As Grady and Alejandra secretly become more deeply involved, a group of Mexican rangers visit the ranch and then ride off without explanation. Alejandra returns to Mexico City, where she is in school, and Grady plans to ask her to admit her true feelings for him upon her return. When he confides this to a senior ranch hand who has been kind to him, Grady is surprised to learn Alejandra has returned without visiting him.

Sometime later, the Mexican rangers return and arrest Rawlins and Grady. They are brought to a holding cell where they discover Blevins is also in custody. They learn Blevins had escaped his pursuers, but subsequently returned to the village where he had recovered his horse, this time to retrieve the pistol. In the process, he shot and killed a man.

The three boys are interrogated and beaten, and a crooked police captain threatens them. While they are being transferred from their small jail to a larger prison, the captain and police officers detour to a remote ranch. Blevins is led off while Rawlins and Grady watch powerlessly. They then hear gunshots as Blevins is executed.

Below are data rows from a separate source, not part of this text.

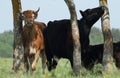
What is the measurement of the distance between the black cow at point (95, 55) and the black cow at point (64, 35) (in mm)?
474

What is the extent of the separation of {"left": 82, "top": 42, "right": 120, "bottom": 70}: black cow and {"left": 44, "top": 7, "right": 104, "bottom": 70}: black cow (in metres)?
0.47

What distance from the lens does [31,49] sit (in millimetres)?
19469

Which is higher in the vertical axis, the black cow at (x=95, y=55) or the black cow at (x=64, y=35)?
the black cow at (x=64, y=35)

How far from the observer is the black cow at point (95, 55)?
19.2 metres

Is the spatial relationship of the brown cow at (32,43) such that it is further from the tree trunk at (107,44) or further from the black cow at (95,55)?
the tree trunk at (107,44)

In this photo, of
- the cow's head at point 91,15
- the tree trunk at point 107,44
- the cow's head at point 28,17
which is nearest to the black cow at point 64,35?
the cow's head at point 91,15

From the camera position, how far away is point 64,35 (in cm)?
1948

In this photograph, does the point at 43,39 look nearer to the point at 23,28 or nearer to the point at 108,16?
the point at 23,28

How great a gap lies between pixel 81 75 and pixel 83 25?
107 inches

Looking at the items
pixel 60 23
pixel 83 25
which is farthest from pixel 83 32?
pixel 60 23

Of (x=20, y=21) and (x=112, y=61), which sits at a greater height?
(x=20, y=21)

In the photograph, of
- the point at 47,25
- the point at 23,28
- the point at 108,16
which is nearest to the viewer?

The two friends are brought to the larger prison, where the inmates test them by attacking them relentlessly over a number of days. They barely survive and try to figure out how to escape the prison. An inmate with special privileges, who seems to command the respect of the other inmates, takes an interest in their situation and suggests money might solve their problem. They decline this offer of protection because they have no money, and Rawlins is soon severely wounded by a knife-wielding inmate and is taken away; Grady is not sure if Rawlins has survived. Soon afterward, Grady is wounded while defending himself from a cuchillero (knife attacker) and kills the man.

After a long recovery from his near-fatal stabbing, Grady is released and finds Rawlins has also survived and been freed. They discover Alejandra's aunt has interceded to free them, but on the condition that Alejandra never sees Grady again.

Rawlins returns to the United States and Grady tries to see Alejandra again. After a brief encounter, Alejandra decides she must keep her promise to her family and refuses Grady's marriage proposal. Grady, on his way back to Texas, kidnaps the captain at gunpoint, forces him to recover the horses and guns that were taken from him, Rawlins, and Blevins, and flees across the country. He is severely wounded in the escape and cauterizes a serious gunshot wound using his pistol barrel heated in a fire.

He considers killing the captain, but encounters a group of Mexicans that call themselves "men of the country", who take the captain as a prisoner. Grady eventually returns to Texas and spends months trying to find the owner of Blevins' horse. He gains legal possession of the horse in a court hearing where he recounts the entire story of his journey across the border, and the judge later tries to absolve Grady of his guilt both for killing the prisoner who attacked him and for not being able to prevent Blevins’ murder.

Grady briefly reunites with Rawlins to return his horse and learns that his own father has died. After watching the burial procession of one of his family's lifelong employees, Grady rides off into the West with Blevins' horse in tow.